Weiterhin fragt Mitglied Sloot an,
ob und in welcher Höhe EU-Mittel in das Projekt „Rijnstrangen“ für die
Naturentwicklung im Rahmen „Natura 2000“ eingeflossen sind.
Frau Lamberts antwortet hinsichtlich
des deutschen und niederländischen Rechts, dass man davon ausgeht, dass das
niederländische Recht auch für die deutschen Betroffenen Gültigkeit hat. Eine
Untersuchung hierfür ist im Gange und man erwartet eine entsprechende Antwort.
Sobald die Antwort vorliegt, wird sie dem Ausschuss zur Kenntnis gegeben.
Hinsichtlich möglicher EU-Mittel
antwortet Herr Toen Spek von der Provinz Gelderland, dass keine EU-Mittel für
dieses Projekt geflossen sind. 75 % der Kosten werden von der Provinz
Gelderland und 25 % der Kosten vom Wasserverband getragen
Mitglied Sloot fragt weiter, ob
geprüft worden ist, dass die Grundwasserflurabstände, im Hinblick auf die
ackerbauliche Nutzung und die Grünlandnutzung, mit den geltenden Bodenschutzgesetzen
abgeglichen wurden. Sollte der Grundwasserflurabstand nicht ausreichen, so
können die Flächen nicht bewirtschaftet werden.
Sie fragt an, ob diese Problematik seitens der niederländischen Seite
berücksichtigt wurde und von der EU abgeprüft wurde. Frau Reurink-Vuurens teilt
mit, dass alle evtl. möglichen Schäden bei der Waterschap eingereicht werden
können; Voraussetzung ist natürlich, dass der Grund hierfür die Veränderung des
Pegels ist. Frau Lamberts ergänzt, dass auch der Schaden gemeldet werden kann,
wenn man anstatt Mais evtl. nur Gras anbauen kann.
Mitglied Sloot weist erneut darauf
hin, dass der Rechtsstatus zwar noch nicht abschließend geklärt ist, dennoch
Leistungen bereits angeboten werden, obwohl nicht sicher ist, ob das Angebot
umsetzbar ist. Die Betroffenen möchten den entstandenen Schaden
selbstverständlich zeitnah ersetzt bekommen und nicht eine längere Zeit auf
eine Entscheidung warten. Sie spricht hier z. B. die Starkregenfälle an. Wird
der Grundwasser-stand künstlich angehoben und Starkregen kommt hinzu, dann
entsteht eine Situation, wo mehrere Faktoren dazu führen, dass
landwirtschaftliche Flächen nicht mehr bewirtschaftet werden können.

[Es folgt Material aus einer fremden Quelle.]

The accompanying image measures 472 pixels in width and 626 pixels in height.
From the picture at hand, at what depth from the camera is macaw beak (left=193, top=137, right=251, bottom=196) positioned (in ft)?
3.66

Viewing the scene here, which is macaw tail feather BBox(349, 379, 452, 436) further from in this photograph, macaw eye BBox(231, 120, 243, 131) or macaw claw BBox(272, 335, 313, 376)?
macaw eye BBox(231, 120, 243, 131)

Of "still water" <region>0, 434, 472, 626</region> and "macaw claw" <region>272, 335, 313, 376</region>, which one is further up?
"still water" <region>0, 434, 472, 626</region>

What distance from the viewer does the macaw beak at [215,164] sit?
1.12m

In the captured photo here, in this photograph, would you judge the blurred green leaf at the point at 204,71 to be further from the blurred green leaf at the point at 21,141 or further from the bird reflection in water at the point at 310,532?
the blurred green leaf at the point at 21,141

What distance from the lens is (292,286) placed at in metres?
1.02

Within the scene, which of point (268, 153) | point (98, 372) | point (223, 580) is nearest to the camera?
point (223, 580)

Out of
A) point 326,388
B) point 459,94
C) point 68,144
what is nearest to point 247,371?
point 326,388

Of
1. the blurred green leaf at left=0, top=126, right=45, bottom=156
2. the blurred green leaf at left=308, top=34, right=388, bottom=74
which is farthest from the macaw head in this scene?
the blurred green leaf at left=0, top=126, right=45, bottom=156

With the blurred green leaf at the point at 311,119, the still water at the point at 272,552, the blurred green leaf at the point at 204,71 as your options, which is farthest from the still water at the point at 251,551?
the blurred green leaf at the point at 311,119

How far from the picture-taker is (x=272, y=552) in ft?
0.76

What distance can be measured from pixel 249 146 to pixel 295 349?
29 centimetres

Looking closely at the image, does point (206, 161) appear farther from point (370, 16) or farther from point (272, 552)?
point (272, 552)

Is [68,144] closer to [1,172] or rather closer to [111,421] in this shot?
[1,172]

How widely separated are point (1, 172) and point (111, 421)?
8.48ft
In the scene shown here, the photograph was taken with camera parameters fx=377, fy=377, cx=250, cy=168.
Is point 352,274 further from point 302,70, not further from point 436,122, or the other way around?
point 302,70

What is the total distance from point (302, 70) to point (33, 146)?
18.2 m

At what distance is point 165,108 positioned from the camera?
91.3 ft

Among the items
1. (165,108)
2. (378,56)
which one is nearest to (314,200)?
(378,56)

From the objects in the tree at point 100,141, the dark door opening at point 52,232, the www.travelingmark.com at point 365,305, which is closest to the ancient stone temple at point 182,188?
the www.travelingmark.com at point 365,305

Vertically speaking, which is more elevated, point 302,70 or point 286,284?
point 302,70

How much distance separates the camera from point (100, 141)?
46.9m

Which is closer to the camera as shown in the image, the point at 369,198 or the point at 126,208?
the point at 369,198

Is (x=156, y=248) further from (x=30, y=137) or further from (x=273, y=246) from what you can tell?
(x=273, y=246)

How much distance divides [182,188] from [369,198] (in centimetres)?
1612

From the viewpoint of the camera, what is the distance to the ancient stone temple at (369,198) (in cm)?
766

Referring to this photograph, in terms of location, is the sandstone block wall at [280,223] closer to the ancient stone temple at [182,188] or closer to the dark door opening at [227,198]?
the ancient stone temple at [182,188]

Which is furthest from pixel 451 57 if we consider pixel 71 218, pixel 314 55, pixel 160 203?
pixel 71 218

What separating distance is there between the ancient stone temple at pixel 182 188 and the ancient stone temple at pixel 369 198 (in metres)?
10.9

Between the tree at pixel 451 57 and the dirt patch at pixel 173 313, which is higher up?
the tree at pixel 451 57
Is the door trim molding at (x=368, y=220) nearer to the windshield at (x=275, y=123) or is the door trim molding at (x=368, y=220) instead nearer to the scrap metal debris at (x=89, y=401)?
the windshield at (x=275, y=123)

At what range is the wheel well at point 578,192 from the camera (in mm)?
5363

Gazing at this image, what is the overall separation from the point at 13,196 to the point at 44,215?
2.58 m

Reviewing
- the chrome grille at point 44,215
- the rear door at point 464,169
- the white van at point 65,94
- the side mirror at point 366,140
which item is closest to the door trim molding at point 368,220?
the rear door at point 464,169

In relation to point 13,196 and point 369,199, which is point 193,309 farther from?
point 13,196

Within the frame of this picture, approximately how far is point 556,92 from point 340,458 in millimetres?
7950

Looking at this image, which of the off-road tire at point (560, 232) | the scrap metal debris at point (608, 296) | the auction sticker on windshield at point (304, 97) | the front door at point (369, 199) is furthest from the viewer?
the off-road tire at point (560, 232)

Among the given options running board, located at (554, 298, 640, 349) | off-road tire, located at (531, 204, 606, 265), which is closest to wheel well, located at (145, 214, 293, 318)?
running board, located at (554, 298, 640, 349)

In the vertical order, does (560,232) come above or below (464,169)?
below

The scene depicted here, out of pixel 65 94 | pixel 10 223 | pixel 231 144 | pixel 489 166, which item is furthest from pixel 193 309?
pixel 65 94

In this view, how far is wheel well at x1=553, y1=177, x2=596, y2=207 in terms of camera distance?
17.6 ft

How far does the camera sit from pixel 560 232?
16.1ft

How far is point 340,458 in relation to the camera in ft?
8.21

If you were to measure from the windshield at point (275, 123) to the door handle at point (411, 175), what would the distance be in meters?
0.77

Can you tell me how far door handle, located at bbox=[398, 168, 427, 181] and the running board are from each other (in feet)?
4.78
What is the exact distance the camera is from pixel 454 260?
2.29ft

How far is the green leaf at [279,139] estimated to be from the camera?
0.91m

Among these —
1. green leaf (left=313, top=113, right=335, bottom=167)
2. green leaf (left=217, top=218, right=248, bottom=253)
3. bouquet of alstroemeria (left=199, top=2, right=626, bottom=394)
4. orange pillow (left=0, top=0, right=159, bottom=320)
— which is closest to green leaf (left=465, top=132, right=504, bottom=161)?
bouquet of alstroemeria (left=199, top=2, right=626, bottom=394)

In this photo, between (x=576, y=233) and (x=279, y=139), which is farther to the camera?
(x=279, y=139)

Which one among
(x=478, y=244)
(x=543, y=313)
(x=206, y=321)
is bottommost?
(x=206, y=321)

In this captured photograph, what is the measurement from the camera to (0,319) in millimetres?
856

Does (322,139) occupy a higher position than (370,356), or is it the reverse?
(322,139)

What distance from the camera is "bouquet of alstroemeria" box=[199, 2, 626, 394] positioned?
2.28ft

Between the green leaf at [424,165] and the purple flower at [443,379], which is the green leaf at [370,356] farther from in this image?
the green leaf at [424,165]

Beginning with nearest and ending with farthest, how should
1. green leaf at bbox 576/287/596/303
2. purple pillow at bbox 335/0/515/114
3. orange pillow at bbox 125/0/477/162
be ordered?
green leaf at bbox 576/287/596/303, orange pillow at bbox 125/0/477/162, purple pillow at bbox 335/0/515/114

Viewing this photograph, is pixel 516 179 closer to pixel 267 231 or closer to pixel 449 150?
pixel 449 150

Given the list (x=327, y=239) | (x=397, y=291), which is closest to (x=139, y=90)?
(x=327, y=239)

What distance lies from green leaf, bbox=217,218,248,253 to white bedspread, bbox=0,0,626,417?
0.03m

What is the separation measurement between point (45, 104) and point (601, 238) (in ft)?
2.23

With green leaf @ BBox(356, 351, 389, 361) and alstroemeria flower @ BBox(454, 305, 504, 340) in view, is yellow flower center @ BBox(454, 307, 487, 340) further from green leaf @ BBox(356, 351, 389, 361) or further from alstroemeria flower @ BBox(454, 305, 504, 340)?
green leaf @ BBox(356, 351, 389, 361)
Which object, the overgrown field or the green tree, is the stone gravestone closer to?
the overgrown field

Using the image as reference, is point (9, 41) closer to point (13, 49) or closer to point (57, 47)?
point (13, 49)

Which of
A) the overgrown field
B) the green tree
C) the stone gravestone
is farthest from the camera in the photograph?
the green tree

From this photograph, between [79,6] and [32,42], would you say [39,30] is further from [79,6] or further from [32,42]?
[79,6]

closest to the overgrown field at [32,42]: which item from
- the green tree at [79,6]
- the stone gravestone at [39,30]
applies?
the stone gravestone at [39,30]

Weiter führt sie aus, dass laut
ihres Wissens 3 Stellungnahmen von Landwirten vorliegen, die keine
Entschädigung anfragen, sondern die bisherige Feststellung nicht anerkennen und
darauf verweisen, dass sie nicht auf die Umsetzung warten. Seitens dieser
Landwirte wird die Planung grundsätzlich abgelehnt, da nicht gewährleistet sei,
dass der Rechtsrahmen eingehalten wird und die Schadensereignisse trotz
fehlender Untersuchungen (hydro-geologisches Gutachten) korrekt dargestellt
werden können.
Frau Lamberts erklärt, dass, sofern
die Bewertungskommission dem positiv gegenüber steht, der Ersatzanspruch des Schadens
vorab ausbezahlt wird. Sollte sich nach 3 Jahren herausstellen, dass dies nicht
ausreichend war, besteht auch dann immer noch die Möglichkeit, den Schaden
erneut nachzumelden.
Mitglied Sickelmann stellt nochmals
fest, dass es definitiv sinnvoll gewesen wäre, wenn man ein hydrogelogisches
Gutachten für die deutsche Seite in Auftrag gegeben hätte. Nunmehr ist jeder
privat Betroffene gefordert, seinen Schaden nachzuweisen, obwohl er keine
gutachterlich gesicherte Ausgangslage vorweisen kann. Es muss darauf geachtet
werden, dass die Schadensregulierung nicht nur auf dem Papier steht.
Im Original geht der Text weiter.